● Instructions to follow
Please carry on the piece about becoming a father and the lack of male role models, starting right after its final sentence.

Text shown section start

Learning to be a dad’s the same as learning to be a man
There are 17 strangers in a training room. Over the course of eight hours, they’re repeatedly divided up by gender to brainstorm. At one point, the trainer makes a joke about turning testicles into a purse. It gets a laugh.
This is a parenting class I attended recently. Eight couples with nothing in common except their pregnancy and an assumption that it’s apparently OK to joke about castration.
Over at news.com.au, we’ve been looking at male identity in a post-GFC jobs market and a post-post-feminist household. We have found traditional “male” jobs in decline and what one expert called a “sex-segregated workforce” taking its toll on Aussie men.
We have also found an increasing number of men seeking help through mental health services and therapy sessions. But in a way, that’s the good news – at least men are finally prepared to talk.
The problem remains finding someone prepared to listen. One therapist told us she is seeing a growing crisis of confidence in some men, and a lack of respect towards them coming from women.
The main problem, as this therapist sees it, is a lack of proper role models for men. It’s an issue that’s been discussed before, but it’s timely for me because my wife is expecting our first child.

Text shown section end
Data section section start

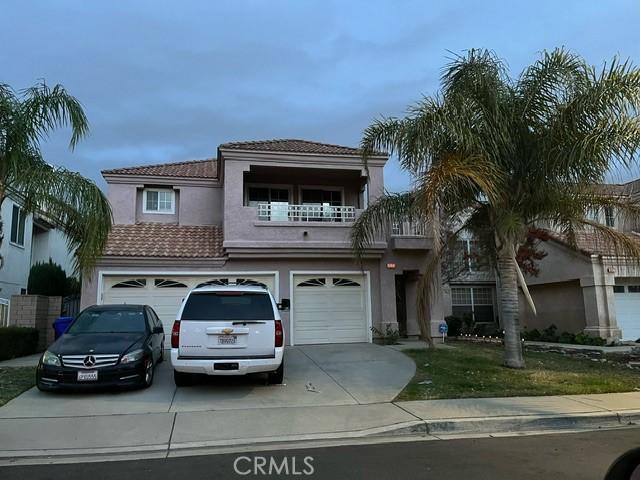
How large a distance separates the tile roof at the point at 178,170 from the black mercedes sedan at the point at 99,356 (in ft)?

Data section section end

● Task result
We’re told we’re having a girl. And that changed everything.
After years of thinking the pinnacle of masculine achievement would be to kick the winning goal in the Anzac Day match or tear through the English batting order at the Gabba Test, those benchmarks no longer seem to stack up. It’s not about the boys-own daydreams anymore.
It became clear that learning how to be a dad is essentially the same as learning how to be a man - and I find that even more important now knowing a little girl will grow up relying on me.
One of the ways I first reacted to the news was to *try* to get back to the gym, because a girl needs a strong father. (I’m not saying it’s working, but hopefully she appreciates the effort…)
Towards the end of a long, long day in that training room, the trainer gave one final piece of advice to dads-to-be on how to make themselves useful once their baby had arrived: “Learn how to use the microwave”.
The average age for first-time dads is now 33. According to the ABS, dads say they spend an hour and a half a day cooking and cleaning. They spend nearly four hours a day interacting with their children if you count time spent doing other things. (Whoever said we can’t multitask..?)
And those figures are from a 2006 study; these days it’s fair to say we know more about cooking and parenting than hitting “defrost” and hoping for the best.
It struck a chord with me because in my family, men have always cooked. And the examples set by my father and grandfather – in providing, in sacrificing, in living well and in adversity – now stand as the best lessons I could have.
And they are lessons I’m looking forward to passing on to my girl.
So if men really are struggling to find role models on the front pages, the social pages or the back pages, they could do worse than looking a little closer to home.